──────── SUPPLIED PASSAGE ────────
# Planted Tanks > Plant Talk > Aquatic Moss Club >  growing taiwan moss

## rtcc86

hi i was just wondering if taiwan moss will grow will without co2 and fan??if not,then which one of the 2 is more important to taiwan moss?? :Idea:

----------


## richietay

for taiwan moss, no CO2 not an issue, just take a longer period to flourish!

Fan, just require ur tank to be cool! but best is to have both, ur taiwan moss will be lushy and healthy!

----------


## seed75

saw a nano tank at nature aquarium at the counter, it had been around for quite sometime, taiwan mosses grew pretty well without fan but he did have a DIY co2...

----------


## rtcc86

im using nano tank so it wont be feasible having a co2 canister for it....so i guess i'll just get a fan for it

----------


## AquaObsession

THe nana tank at NA has CO2 and Fan. He just reset his tank, the previous one was run with Co2 and Fan and Filter for 6 years I've heard.

----------


## riccia

imo taiwan moss grows well in colder condition. you will obviously need a fan. w/o CO2 not an issue but with CO2 and fan it can grow really well.

----------


## gorilla83

If I can only choose between fan and CO2, i would choose fan...
imo, i think cooler temperature is more important for moss...

but for taiwan moss no need too cool.. 27-28&#176;C is ok...
my taiwan moss and spiky moss are growing fine at this temperature..

----------


## rtcc86

roughly how long would it take for the moss to cover the mesh??

----------


## eddyq

IMO, to grow taiwan moss fast and furious like weeds you need :
1. good lighting 2. liquid ferts 3. low water temperature (fan 24/7) 4. CO2
5. shrimps to massage them (not important)

----------


## rtcc86

> IMO, to grow taiwan moss fast and furious like weeds you need :
> 1. good lighting 2. liquid ferts 3. low water temperature (fan 24/7) 4. CO2
> 5. shrimps to massage them (not important)
──────── GIVEN ENTRIES ────────
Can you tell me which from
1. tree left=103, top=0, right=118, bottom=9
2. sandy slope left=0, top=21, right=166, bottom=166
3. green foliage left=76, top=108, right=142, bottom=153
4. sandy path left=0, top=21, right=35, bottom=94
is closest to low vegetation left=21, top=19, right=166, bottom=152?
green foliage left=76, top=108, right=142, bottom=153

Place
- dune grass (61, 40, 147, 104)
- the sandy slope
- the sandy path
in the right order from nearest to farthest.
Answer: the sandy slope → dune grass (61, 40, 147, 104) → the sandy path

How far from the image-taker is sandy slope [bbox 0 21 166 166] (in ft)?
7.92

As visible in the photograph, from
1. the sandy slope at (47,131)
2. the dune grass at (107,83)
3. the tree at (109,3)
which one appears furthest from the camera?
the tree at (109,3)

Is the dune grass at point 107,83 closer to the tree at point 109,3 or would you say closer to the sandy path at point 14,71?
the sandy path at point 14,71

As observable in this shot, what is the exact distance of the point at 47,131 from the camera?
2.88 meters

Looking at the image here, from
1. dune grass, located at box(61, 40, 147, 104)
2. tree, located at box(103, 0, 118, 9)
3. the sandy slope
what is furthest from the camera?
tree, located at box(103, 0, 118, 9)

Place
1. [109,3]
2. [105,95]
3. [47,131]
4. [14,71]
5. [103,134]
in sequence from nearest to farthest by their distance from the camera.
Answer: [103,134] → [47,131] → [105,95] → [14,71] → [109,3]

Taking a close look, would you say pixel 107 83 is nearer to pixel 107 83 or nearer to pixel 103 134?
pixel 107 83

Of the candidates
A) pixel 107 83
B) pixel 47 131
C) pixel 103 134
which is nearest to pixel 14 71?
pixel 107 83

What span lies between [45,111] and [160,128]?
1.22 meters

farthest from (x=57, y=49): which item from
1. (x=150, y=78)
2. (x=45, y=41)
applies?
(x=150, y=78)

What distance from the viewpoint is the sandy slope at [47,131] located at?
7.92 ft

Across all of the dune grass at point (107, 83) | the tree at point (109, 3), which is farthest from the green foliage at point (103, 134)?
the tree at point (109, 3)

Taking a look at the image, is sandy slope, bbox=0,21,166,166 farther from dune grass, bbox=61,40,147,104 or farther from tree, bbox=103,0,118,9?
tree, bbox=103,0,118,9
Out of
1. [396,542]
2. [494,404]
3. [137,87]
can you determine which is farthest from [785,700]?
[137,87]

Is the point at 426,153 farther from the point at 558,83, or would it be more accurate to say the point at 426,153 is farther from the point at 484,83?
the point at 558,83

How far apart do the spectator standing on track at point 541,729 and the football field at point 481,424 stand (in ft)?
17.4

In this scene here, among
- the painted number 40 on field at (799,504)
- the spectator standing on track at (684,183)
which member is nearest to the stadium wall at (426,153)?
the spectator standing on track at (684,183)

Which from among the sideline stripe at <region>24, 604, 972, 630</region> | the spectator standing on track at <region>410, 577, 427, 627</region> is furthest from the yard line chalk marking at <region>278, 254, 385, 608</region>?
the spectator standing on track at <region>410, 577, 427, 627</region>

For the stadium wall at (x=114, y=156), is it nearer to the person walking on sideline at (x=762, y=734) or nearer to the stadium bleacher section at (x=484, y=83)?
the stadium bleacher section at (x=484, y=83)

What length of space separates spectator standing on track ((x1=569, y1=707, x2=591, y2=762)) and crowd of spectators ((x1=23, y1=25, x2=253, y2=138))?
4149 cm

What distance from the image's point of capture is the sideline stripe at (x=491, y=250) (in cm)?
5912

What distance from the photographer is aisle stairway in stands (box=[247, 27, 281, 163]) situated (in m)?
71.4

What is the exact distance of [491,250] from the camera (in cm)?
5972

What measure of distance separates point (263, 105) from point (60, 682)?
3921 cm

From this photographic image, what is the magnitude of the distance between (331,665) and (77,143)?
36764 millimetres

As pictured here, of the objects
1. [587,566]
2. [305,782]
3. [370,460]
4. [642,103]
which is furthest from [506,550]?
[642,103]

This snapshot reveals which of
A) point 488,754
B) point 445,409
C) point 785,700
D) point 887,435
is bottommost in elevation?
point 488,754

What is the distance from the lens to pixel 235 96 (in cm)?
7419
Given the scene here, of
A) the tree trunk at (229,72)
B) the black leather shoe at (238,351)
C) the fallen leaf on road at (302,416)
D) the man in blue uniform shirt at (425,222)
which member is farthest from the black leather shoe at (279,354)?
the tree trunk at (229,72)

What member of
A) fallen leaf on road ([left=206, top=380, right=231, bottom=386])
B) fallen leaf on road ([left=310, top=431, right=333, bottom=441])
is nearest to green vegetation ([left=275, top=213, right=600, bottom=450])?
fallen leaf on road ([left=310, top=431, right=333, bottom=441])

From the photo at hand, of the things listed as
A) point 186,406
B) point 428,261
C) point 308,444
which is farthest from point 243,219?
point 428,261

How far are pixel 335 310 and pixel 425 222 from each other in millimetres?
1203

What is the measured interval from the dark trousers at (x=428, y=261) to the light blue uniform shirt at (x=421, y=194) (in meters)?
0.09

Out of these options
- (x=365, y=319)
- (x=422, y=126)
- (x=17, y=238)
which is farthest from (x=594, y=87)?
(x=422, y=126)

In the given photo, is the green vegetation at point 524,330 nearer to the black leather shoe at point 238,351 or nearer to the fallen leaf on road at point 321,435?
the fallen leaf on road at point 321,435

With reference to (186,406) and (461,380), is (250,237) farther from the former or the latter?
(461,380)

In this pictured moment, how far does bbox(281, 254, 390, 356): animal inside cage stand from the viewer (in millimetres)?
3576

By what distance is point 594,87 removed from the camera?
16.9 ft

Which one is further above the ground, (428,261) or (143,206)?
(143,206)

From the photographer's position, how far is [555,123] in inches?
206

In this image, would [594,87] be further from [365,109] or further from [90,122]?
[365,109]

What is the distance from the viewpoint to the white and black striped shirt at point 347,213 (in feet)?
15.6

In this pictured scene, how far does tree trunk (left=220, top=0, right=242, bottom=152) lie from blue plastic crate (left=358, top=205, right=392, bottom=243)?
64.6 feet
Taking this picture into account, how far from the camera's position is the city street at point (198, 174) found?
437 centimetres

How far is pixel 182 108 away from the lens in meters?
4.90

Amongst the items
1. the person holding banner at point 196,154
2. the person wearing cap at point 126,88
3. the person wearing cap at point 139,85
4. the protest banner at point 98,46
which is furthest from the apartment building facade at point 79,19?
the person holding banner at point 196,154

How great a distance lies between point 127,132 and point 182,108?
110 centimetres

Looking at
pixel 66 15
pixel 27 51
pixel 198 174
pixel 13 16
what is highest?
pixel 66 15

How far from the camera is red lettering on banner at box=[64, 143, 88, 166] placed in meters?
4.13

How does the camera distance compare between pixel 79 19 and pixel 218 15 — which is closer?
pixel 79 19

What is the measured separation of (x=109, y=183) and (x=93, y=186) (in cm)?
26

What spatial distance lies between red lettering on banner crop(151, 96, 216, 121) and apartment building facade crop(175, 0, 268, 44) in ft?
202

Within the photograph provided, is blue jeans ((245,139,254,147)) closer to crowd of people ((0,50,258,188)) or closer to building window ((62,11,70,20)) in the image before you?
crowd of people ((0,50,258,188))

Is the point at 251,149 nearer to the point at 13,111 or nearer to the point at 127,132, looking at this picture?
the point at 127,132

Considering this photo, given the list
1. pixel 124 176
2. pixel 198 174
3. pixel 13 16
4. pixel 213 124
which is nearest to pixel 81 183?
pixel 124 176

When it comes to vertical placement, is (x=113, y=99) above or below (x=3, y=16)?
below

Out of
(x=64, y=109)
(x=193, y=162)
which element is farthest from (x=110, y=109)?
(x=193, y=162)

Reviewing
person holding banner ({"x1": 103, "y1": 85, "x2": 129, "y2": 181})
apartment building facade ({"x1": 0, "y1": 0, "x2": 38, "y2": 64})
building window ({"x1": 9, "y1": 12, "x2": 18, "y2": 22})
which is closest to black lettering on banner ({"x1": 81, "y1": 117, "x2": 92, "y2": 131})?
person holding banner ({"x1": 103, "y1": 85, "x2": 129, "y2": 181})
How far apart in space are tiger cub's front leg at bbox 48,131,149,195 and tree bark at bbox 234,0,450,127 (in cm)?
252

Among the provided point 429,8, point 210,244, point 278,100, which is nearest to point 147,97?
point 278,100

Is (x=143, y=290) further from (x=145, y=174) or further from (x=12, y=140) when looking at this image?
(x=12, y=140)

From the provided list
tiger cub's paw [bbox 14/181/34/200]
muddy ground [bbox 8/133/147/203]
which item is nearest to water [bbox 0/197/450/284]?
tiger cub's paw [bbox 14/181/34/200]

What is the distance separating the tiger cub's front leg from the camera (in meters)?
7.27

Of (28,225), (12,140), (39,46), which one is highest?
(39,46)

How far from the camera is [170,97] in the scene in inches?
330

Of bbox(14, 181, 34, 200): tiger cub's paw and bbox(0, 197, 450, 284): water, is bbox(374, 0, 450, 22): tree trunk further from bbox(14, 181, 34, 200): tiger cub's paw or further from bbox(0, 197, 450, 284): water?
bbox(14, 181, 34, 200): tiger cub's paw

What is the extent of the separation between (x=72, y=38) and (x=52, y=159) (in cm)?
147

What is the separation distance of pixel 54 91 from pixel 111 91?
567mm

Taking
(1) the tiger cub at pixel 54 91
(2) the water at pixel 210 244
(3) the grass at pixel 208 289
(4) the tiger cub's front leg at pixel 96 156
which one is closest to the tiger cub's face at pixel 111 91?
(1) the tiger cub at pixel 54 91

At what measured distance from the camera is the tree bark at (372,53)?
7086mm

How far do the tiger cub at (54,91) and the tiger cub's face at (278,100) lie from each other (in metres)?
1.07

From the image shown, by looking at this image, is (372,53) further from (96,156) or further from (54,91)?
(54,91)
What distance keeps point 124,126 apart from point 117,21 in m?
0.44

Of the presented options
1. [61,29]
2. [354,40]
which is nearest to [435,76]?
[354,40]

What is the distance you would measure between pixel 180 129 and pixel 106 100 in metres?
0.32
────────
INSTRUCTION 1:
Reproduce the Taiwan moss thread from "## AquaObsession" to "years I've heard.", switching "Filter" to "Sponge Filter".
INSTRUCTION 2:
Gather every line of the records that contains the string "path", treating uppercase and lowercase as different.

TASK ANSWER 1:
## AquaObsession

THe nana tank at NA has CO2 and Fan. He just reset his tank, the previous one was run with Co2 and Fan and Sponge Filter for 6 years I've heard.

TASK ANSWER 2:
4. sandy path left=0, top=21, right=35, bottom=94
- the sandy path
Answer: the sandy slope → dune grass (61, 40, 147, 104) → the sandy path
Is the dune grass at point 107,83 closer to the tree at point 109,3 or would you say closer to the sandy path at point 14,71?
the sandy path at point 14,71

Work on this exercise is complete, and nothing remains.